#### EXERCISE
Could you write out every line of the data below word for word, leaving out the pictures?

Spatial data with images
— Start —

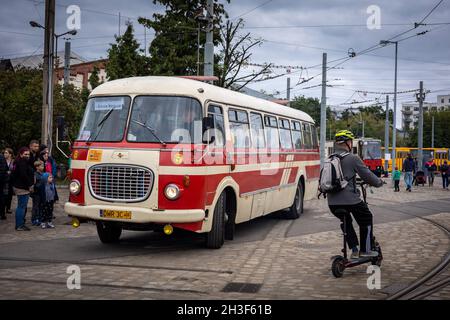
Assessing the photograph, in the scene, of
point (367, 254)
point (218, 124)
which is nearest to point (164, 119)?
point (218, 124)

— End —

#### FINISHED TASK
Assessing the photograph, in the scene, of
point (367, 254)
point (218, 124)
which is nearest to point (164, 119)?
point (218, 124)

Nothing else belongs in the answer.